— Start of Text extract —

ICGS Samrat (CG47) is an Indian Coast Guard Advanced Off Shore Patrol Vessel (OPV), second ship of  which has been indigenously designed and built by Goa Shipyard Limited.  The vessel was commissioned to coast guard service on 21 January 2009 by Former Defence Minister A. K. Antony. Samrat is based in Goa and will be extensively used for Exclusive Economic Zone and other duties as it is set to be exploited extensively on the Western Seaboard.

Service history
Samrat has made several visits to various countries as part of its bilateral efforts to promote goodwill, which are aimed at enhancing cooperation with Maritime Law Enforcement Agencies. On 2 December 2012, Samrat led by Deputy Inspector-General Mukesh Purohit, of the Indian Coast Guard, with 22 officers and 115 sailors on board, anchored at Ho Chi Minh City port, began a 5-day friendly visit to Vietnam. A reception ceremony was held at the port with the participation of representatives from the Ho Chi Minh City People’s Committee, Vietnam Marine Police Department, the External Relations Department under the Ministry of National Defence, the High Command of Military Zone 7 and the Indian Ambassador to Vietnam.

— End of Text extract —
— Start of Supplied material —

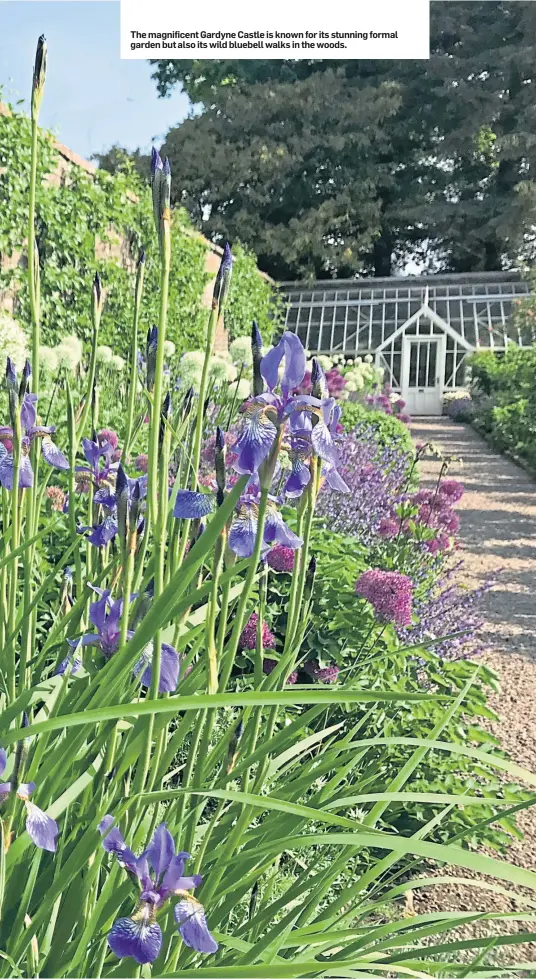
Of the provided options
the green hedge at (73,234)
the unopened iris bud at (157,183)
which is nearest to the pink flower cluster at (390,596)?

— End of Supplied material —

# Work to complete
**1.** According to the text on the coast guard vessel Samrat, on what date was the ship commissioned into coast guard service?
**2.** Extend the text about the coast guard vessel Samrat, picking up after its final sentence.

# Responses for each task
**1.** 21 January 2009

**2.**
On 21 October 2015, as part of goodwill visit to the South East Asian region, in the first-leg of the overseas deployment, ICGS Samrat made a port-call at the Port of Macassar, Indonesia. The visit was aimed at enhancing cooperation with the Maritime Law Enforcement Agencies of Indonesia, including BAKAMLA and BASARNAS, and discussing ways to combat maritime transnational crime, maritime search and rescue, maritime law enforcement, exclusive economic zone surveillance, humanitarian aid and disaster relief and maritime pollution response.

Joint exercise
In 2014, Samrat took part in the 13th joint exercise between Coast Guards of India and Japan held annually since 1999 titled Sahayog- Kaijin 2014. JCG (Japan Coast Guard Ship) Mizuho and its integral helicopter,  HAL Chetak helicopter, Dornier 228 aircraft and  ICGS C-404 also took part in the exercise which focuses on anti piracy procedures, pollution control measures and other areas of common professional interest.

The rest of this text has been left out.